Important Facts About This Occupation

Median Salary (2014) $40,820
Entry-Level Education High school diploma or equivalent
On-the-job Training Apprenticeship
Job Outlook (2012-22) 24% (Much faster than average)

Source: U.S. Bureau of Labor Statistics

Working as a Carpenter

Carpenters are skilled tradesmen who work with wood, plastic, fiberglass and other materials to build structures or make consumer goods. In general, carpenters read blueprints, lay out projects, and cut and join pieces of their designated material. They then use levels, framing squares and other measuring equipment to check their work.

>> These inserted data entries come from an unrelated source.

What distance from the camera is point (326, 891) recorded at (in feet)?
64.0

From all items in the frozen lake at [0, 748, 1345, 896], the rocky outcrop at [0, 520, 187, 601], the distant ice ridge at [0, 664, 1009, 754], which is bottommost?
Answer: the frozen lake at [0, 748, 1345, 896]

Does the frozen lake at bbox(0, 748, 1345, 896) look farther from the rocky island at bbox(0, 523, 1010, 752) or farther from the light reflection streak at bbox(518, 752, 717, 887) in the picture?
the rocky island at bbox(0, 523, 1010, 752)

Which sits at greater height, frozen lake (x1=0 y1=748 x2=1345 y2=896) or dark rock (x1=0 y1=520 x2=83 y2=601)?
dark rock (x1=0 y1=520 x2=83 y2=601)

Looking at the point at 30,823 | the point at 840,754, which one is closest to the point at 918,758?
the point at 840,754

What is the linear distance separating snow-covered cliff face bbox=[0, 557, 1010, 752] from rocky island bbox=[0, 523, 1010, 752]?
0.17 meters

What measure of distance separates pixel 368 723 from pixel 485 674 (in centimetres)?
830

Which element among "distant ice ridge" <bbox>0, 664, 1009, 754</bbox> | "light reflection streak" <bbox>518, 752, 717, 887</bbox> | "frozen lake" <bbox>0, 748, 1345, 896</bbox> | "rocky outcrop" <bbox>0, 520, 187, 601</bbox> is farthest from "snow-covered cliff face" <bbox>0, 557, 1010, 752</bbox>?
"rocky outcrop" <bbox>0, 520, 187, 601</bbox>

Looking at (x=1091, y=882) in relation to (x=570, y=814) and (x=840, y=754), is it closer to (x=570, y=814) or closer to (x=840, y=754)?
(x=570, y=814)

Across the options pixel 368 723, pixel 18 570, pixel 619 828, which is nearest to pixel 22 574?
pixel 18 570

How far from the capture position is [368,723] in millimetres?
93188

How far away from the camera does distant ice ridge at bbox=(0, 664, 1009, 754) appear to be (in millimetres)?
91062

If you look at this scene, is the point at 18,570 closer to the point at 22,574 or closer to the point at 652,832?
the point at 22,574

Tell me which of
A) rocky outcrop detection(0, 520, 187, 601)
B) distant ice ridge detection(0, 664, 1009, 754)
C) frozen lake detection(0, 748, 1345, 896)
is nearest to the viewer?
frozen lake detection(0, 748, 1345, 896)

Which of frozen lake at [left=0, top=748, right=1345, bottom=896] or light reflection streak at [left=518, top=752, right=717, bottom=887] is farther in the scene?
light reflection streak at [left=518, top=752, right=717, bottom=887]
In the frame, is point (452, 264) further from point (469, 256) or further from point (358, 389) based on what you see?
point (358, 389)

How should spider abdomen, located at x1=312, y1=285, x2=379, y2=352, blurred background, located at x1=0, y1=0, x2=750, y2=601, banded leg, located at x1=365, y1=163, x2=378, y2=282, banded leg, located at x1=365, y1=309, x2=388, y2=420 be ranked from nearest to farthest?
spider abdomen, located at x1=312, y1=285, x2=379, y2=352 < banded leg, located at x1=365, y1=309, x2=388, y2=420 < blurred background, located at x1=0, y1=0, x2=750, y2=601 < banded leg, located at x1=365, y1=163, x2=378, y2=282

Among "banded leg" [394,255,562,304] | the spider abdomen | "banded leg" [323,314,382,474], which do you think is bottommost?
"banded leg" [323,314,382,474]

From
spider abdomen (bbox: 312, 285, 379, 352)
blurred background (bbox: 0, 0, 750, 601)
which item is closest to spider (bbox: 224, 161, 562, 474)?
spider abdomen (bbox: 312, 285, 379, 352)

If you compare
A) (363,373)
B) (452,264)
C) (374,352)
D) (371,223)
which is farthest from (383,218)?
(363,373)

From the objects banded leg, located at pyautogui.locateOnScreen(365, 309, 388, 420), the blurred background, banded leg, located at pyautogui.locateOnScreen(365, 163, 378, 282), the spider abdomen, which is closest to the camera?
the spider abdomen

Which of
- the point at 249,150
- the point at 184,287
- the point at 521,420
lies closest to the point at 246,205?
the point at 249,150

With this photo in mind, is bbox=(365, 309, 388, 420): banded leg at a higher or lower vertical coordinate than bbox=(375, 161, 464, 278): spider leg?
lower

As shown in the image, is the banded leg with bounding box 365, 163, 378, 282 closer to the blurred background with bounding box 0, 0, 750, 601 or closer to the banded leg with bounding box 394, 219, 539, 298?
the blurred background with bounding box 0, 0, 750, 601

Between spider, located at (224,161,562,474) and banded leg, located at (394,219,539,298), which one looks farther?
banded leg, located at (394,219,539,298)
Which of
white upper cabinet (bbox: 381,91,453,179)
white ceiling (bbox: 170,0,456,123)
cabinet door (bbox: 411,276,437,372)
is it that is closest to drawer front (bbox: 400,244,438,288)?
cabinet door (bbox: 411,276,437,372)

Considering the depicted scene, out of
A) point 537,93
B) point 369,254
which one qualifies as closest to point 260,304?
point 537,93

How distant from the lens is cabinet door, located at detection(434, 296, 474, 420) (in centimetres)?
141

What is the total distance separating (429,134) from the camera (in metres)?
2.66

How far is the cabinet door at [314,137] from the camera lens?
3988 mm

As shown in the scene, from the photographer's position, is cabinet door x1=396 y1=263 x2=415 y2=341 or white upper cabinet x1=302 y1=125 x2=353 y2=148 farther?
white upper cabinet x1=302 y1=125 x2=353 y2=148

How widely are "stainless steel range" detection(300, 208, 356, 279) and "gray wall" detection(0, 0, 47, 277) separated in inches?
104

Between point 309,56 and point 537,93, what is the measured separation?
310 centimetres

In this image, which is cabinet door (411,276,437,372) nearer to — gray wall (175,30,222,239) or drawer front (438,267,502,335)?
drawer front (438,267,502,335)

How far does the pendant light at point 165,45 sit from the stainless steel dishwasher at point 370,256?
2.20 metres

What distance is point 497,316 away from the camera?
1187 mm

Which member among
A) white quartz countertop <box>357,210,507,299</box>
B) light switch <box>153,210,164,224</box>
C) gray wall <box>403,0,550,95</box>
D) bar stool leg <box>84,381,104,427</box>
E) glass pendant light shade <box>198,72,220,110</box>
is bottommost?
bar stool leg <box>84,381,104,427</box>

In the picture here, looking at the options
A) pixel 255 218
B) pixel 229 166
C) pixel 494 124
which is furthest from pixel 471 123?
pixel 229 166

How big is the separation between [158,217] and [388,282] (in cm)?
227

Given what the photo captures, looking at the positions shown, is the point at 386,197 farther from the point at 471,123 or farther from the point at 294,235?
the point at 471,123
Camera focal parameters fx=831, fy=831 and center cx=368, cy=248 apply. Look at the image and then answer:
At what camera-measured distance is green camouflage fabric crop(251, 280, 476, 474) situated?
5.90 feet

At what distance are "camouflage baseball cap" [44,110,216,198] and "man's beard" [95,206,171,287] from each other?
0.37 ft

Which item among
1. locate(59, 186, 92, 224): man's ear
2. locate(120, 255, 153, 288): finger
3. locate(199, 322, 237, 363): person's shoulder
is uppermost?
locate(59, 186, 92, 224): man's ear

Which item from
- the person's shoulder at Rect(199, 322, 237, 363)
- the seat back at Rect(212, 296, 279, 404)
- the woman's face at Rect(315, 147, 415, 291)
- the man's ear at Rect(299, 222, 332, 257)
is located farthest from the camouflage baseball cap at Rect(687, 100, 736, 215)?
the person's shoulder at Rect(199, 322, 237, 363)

Beyond that, the job of carpenters varies greatly. Some carpenters specialize in one task, such as framing walls or building stairs, which others perform a variety of duties, from installing cabinets and repairing furniture to replacing ceiling tiles and building partitions.

Salary and Career Outlook

The median annual salary for carpenters was $40,820 in May 2014, according to BLS figures. In comparison, an apprentice carpenter typically earns between a third and half what an experienced, trained carpenter does. The carpentry field was expected to grow at a faster-than-average rate, about 24% between 2012 and 2022, with the best job opportunities available to those with the most formal training and work experience.